Investigational A₃ adenosine receptor targeting agents.

机构信息

University of Medicine and Dentistry of New Jersey, New Jersey Medical School, Department of Surgery, 185 South Orange Avenue, Newark, NJ 07103, USA.

出版信息

Expert Opin Investig Drugs. 2011 Jun;20(6):757-68. doi: 10.1517/13543784.2011.573785. Epub 2011 Apr 2.

Abstract

INTRODUCTION

Adenosine is an endogenous nucleoside that accumulates in the extracellular space in response to metabolic stress and cell damage. Extracellular adenosine is a signaling molecule that signals by activating four GPCRs: the A(1), A(2A), A(2B) and A(3) receptors. Since the discovery of A(3) adenosine receptors, accumulating evidence has identified these receptors as potential targets for therapeutic intervention.

AREAS COVERED

A(3) adenosine receptors are expressed on the surface of most immune cell types, including neutrophils, macrophages, dendritic cells, lymphocytes and mast cells. A(3) adenosine receptor activation on immune cells governs a broad array of immune cell functions, which include cytokine production, degranulation, chemotaxis, cytotoxicity, apoptosis and proliferation.

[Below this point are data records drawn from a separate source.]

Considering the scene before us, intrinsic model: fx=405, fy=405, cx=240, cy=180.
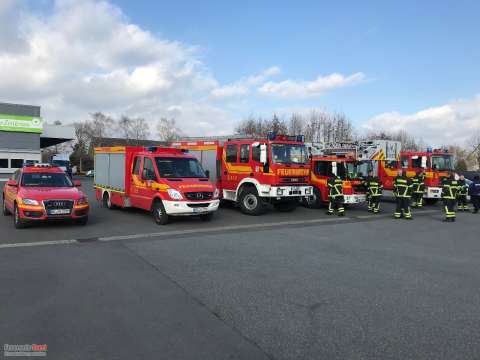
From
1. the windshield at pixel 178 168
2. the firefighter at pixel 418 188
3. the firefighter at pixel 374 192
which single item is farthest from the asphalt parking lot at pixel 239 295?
the firefighter at pixel 418 188

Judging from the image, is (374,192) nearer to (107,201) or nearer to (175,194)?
(175,194)

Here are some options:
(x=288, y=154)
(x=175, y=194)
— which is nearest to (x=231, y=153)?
(x=288, y=154)

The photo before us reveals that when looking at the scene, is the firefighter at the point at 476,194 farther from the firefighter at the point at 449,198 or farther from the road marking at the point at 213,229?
the road marking at the point at 213,229

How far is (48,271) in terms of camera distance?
266 inches

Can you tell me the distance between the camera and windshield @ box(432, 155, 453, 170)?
741 inches

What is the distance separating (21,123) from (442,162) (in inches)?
1607

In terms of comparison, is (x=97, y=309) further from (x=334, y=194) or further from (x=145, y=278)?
(x=334, y=194)

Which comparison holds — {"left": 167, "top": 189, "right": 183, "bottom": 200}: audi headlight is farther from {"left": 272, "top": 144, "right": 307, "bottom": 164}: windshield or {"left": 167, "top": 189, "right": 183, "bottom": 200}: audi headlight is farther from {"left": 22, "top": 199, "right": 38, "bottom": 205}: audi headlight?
{"left": 272, "top": 144, "right": 307, "bottom": 164}: windshield

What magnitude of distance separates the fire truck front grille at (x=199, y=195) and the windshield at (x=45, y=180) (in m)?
3.49

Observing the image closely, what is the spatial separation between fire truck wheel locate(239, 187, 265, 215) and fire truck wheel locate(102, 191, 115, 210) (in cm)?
489

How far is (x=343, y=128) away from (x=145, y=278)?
1618 inches

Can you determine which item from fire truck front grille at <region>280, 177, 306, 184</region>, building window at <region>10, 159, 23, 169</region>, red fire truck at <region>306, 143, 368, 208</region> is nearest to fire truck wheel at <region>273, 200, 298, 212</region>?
red fire truck at <region>306, 143, 368, 208</region>

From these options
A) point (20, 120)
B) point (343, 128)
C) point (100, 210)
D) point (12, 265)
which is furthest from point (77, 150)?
point (12, 265)

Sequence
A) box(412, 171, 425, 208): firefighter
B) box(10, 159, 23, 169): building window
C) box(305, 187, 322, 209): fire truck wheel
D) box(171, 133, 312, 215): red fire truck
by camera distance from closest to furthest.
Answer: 1. box(171, 133, 312, 215): red fire truck
2. box(305, 187, 322, 209): fire truck wheel
3. box(412, 171, 425, 208): firefighter
4. box(10, 159, 23, 169): building window
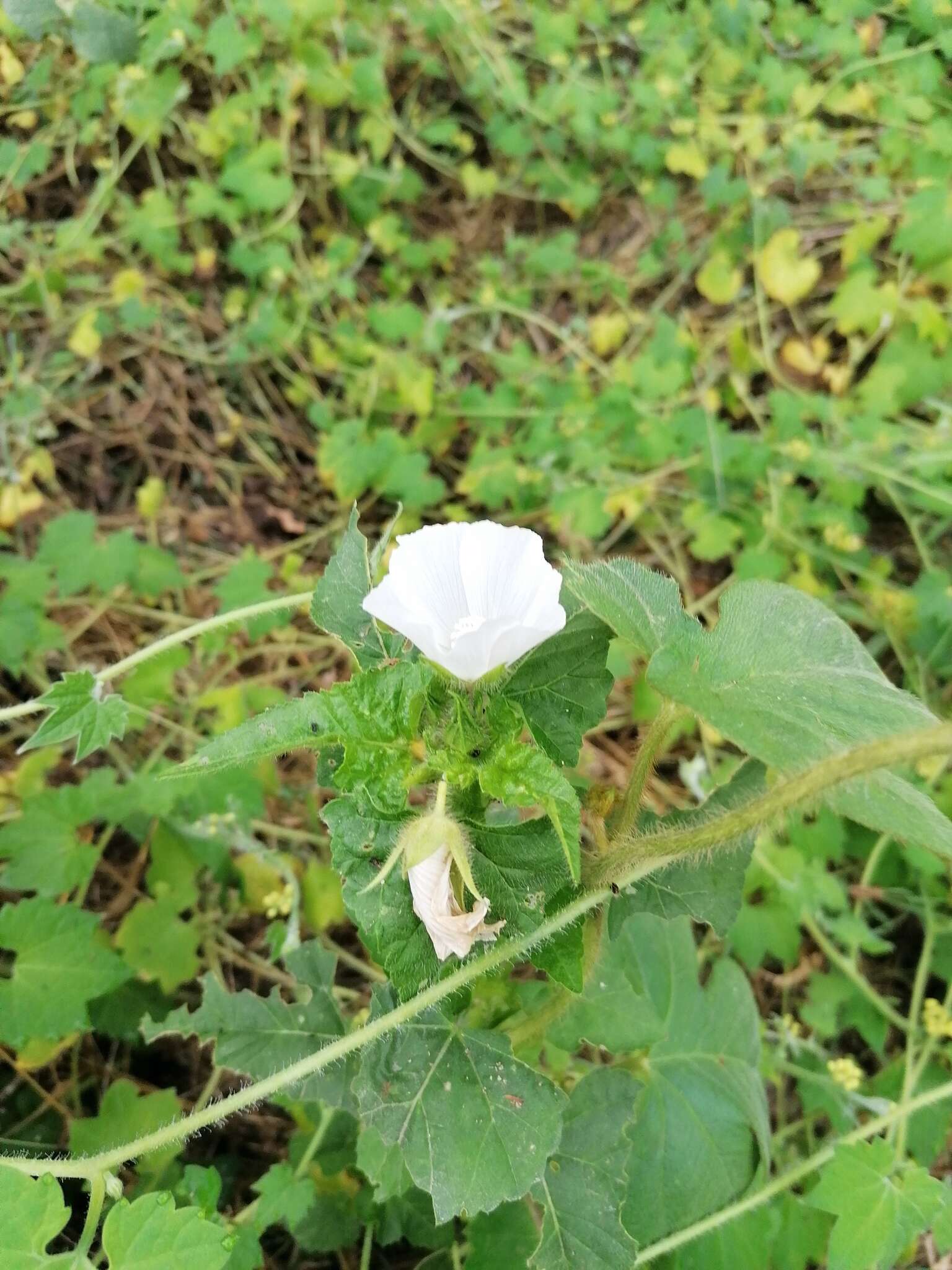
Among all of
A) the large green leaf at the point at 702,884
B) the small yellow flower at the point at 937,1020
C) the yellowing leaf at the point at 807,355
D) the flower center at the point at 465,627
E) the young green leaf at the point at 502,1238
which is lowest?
the small yellow flower at the point at 937,1020

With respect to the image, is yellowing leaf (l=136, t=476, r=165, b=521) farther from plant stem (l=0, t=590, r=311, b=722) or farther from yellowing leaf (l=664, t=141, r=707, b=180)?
yellowing leaf (l=664, t=141, r=707, b=180)

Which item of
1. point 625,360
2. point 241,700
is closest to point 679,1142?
point 241,700

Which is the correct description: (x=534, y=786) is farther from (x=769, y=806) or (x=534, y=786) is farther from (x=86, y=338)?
(x=86, y=338)

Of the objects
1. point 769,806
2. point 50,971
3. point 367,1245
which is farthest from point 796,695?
point 50,971

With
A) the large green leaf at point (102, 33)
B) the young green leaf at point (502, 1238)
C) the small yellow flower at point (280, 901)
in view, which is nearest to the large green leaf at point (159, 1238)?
the young green leaf at point (502, 1238)

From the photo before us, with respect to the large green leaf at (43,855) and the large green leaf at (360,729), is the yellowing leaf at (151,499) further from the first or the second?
the large green leaf at (360,729)

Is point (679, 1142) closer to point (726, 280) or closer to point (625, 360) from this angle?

In accordance with their multitudinous immunoregulatory actions, targeting A(3) adenosine receptors has been shown to impact the course of a wide spectrum of immune-related diseases, such as asthma, rheumatoid arthritis, cancer, ischemia and inflammatory disorders.

EXPERT OPINION

Given the existence of both preclinical and early clinical data supporting the utility of A(3) adenosine receptor ligands in treating immune-related diseases, further development of A(3) adenosine receptor ligands is anticipated.

摘要

简介

腺苷是一种内源性核苷,在代谢应激和细胞损伤时会在细胞外间隙中积累。细胞外腺苷是一种信号分子,通过激活四个 GPCR 来传递信号:A(1)、A(2A)、A(2B)和 A(3)受体。自发现 A(3)腺苷受体以来,越来越多的证据表明这些受体是治疗干预的潜在靶点。

涵盖领域

A(3)腺苷受体表达于大多数免疫细胞类型的表面,包括中性粒细胞、巨噬细胞、树突状细胞、淋巴细胞和肥大细胞。免疫细胞上 A(3)腺苷受体的激活控制着广泛的免疫细胞功能,包括细胞因子产生、脱颗粒、趋化性、细胞毒性、细胞凋亡和增殖。根据其众多的免疫调节作用,靶向 A(3)腺苷受体已被证明可影响广泛的免疫相关疾病的病程,如哮喘、类风湿关节炎、癌症、缺血和炎症性疾病。

专家意见

鉴于支持 A(3)腺苷受体配体在治疗免疫相关疾病方面的临床前和早期临床数据的存在,预计将进一步开发 A(3)腺苷受体配体。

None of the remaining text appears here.